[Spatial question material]

— START —

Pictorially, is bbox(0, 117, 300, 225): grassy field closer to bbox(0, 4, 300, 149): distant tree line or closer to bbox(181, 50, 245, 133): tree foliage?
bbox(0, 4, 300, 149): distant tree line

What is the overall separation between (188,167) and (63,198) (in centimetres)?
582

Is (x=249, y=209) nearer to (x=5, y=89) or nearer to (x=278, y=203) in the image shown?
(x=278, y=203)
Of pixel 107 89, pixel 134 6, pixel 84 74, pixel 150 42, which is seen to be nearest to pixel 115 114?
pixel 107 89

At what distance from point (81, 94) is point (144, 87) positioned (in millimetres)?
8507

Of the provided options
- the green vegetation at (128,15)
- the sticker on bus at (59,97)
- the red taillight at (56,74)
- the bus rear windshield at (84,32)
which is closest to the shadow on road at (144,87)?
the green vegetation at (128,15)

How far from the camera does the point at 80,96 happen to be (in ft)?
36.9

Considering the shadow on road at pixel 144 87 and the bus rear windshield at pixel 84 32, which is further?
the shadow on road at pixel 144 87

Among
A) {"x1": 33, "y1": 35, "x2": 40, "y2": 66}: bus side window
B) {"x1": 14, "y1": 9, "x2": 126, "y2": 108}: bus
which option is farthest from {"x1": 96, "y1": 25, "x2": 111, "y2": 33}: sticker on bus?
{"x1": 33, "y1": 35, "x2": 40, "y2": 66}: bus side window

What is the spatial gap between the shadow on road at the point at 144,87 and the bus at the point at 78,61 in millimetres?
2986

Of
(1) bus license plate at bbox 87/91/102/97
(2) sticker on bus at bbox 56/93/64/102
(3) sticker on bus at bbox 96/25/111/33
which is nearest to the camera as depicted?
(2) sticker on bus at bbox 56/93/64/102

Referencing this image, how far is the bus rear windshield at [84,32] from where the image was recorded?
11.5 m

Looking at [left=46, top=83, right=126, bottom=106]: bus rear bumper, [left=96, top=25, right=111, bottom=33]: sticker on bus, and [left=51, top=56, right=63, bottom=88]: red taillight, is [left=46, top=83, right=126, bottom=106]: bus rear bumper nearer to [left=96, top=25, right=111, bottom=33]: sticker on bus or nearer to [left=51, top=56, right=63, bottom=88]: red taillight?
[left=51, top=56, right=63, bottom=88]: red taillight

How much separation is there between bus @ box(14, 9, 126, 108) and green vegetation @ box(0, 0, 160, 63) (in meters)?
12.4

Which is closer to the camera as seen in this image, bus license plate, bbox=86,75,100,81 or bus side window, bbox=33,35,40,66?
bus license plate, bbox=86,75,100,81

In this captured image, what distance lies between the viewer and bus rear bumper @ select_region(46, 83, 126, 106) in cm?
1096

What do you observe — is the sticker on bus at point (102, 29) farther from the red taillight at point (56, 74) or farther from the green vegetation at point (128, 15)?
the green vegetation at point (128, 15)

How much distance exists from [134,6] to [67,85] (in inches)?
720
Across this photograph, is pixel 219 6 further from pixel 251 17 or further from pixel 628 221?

— END —

What is expected:
Which lines in the material above contain the word "distance"? Pick out each one and copy it.

Expected output:
At what distance from point (81, 94) is point (144, 87) positioned (in millimetres)?
In this captured image, what distance lies between the viewer and bus rear bumper @ select_region(46, 83, 126, 106) in cm?
How much distance exists from [134,6] to [67,85] (in inches)?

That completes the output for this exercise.